• Description of the task
A full, exact copy of the records below is the required answer.

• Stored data
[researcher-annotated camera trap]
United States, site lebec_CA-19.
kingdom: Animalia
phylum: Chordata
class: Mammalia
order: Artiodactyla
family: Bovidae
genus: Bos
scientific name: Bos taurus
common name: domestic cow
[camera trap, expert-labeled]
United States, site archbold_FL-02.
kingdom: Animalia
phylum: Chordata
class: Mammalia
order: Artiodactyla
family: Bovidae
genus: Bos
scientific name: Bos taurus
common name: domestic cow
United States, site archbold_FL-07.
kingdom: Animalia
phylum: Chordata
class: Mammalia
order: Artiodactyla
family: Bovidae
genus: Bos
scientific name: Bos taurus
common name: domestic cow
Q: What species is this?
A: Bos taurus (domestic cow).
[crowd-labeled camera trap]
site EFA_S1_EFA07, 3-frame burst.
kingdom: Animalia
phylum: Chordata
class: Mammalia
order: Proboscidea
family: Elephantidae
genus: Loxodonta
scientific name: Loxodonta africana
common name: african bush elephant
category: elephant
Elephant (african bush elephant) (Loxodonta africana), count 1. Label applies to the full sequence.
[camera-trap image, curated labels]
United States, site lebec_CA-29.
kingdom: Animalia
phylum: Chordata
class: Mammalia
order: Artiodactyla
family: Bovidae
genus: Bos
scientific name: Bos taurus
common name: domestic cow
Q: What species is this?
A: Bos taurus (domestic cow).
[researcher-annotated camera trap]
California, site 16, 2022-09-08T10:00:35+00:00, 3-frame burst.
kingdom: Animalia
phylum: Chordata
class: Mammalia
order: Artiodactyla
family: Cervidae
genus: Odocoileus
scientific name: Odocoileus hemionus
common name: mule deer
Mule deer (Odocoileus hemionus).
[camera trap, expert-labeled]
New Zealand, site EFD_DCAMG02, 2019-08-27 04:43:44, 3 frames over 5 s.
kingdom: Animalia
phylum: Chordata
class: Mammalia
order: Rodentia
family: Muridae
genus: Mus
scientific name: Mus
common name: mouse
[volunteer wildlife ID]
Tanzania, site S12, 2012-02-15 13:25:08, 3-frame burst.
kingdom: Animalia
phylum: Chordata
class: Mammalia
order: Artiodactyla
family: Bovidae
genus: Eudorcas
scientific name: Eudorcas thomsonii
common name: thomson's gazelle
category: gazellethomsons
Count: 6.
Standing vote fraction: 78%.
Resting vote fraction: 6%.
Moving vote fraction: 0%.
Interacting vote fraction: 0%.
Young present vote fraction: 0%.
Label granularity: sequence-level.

• Answer to the exercise
[researcher-annotated camera trap]
United States, site lebec_CA-19.
kingdom: Animalia
phylum: Chordata
class: Mammalia
order: Artiodactyla
family: Bovidae
genus: Bos
scientific name: Bos taurus
common name: domestic cow
[camera trap, expert-labeled]
United States, site archbold_FL-02.
kingdom: Animalia
phylum: Chordata
class: Mammalia
order: Artiodactyla
family: Bovidae
genus: Bos
scientific name: Bos taurus
common name: domestic cow
United States, site archbold_FL-07.
kingdom: Animalia
phylum: Chordata
class: Mammalia
order: Artiodactyla
family: Bovidae
genus: Bos
scientific name: Bos taurus
common name: domestic cow
Q: What species is this?
A: Bos taurus (domestic cow).
[crowd-labeled camera trap]
site EFA_S1_EFA07, 3-frame burst.
kingdom: Animalia
phylum: Chordata
class: Mammalia
order: Proboscidea
family: Elephantidae
genus: Loxodonta
scientific name: Loxodonta africana
common name: african bush elephant
category: elephant
Elephant (african bush elephant) (Loxodonta africana), count 1. Label applies to the full sequence.
[camera-trap image, curated labels]
United States, site lebec_CA-29.
kingdom: Animalia
phylum: Chordata
class: Mammalia
order: Artiodactyla
family: Bovidae
genus: Bos
scientific name: Bos taurus
common name: domestic cow
Q: What species is this?
A: Bos taurus (domestic cow).
[researcher-annotated camera trap]
California, site 16, 2022-09-08T10:00:35+00:00, 3-frame burst.
kingdom: Animalia
phylum: Chordata
class: Mammalia
order: Artiodactyla
family: Cervidae
genus: Odocoileus
scientific name: Odocoileus hemionus
common name: mule deer
Mule deer (Odocoileus hemionus).
[camera trap, expert-labeled]
New Zealand, site EFD_DCAMG02, 2019-08-27 04:43:44, 3 frames over 5 s.
kingdom: Animalia
phylum: Chordata
class: Mammalia
order: Rodentia
family: Muridae
genus: Mus
scientific name: Mus
common name: mouse
[volunteer wildlife ID]
Tanzania, site S12, 2012-02-15 13:25:08, 3-frame burst.
kingdom: Animalia
phylum: Chordata
class: Mammalia
order: Artiodactyla
family: Bovidae
genus: Eudorcas
scientific name: Eudorcas thomsonii
common name: thomson's gazelle
category: gazellethomsons
Count: 6.
Standing vote fraction: 78%.
Resting vote fraction: 6%.
Moving vote fraction: 0%.
Interacting vote fraction: 0%.
Young present vote fraction: 0%.
Label granularity: sequence-level.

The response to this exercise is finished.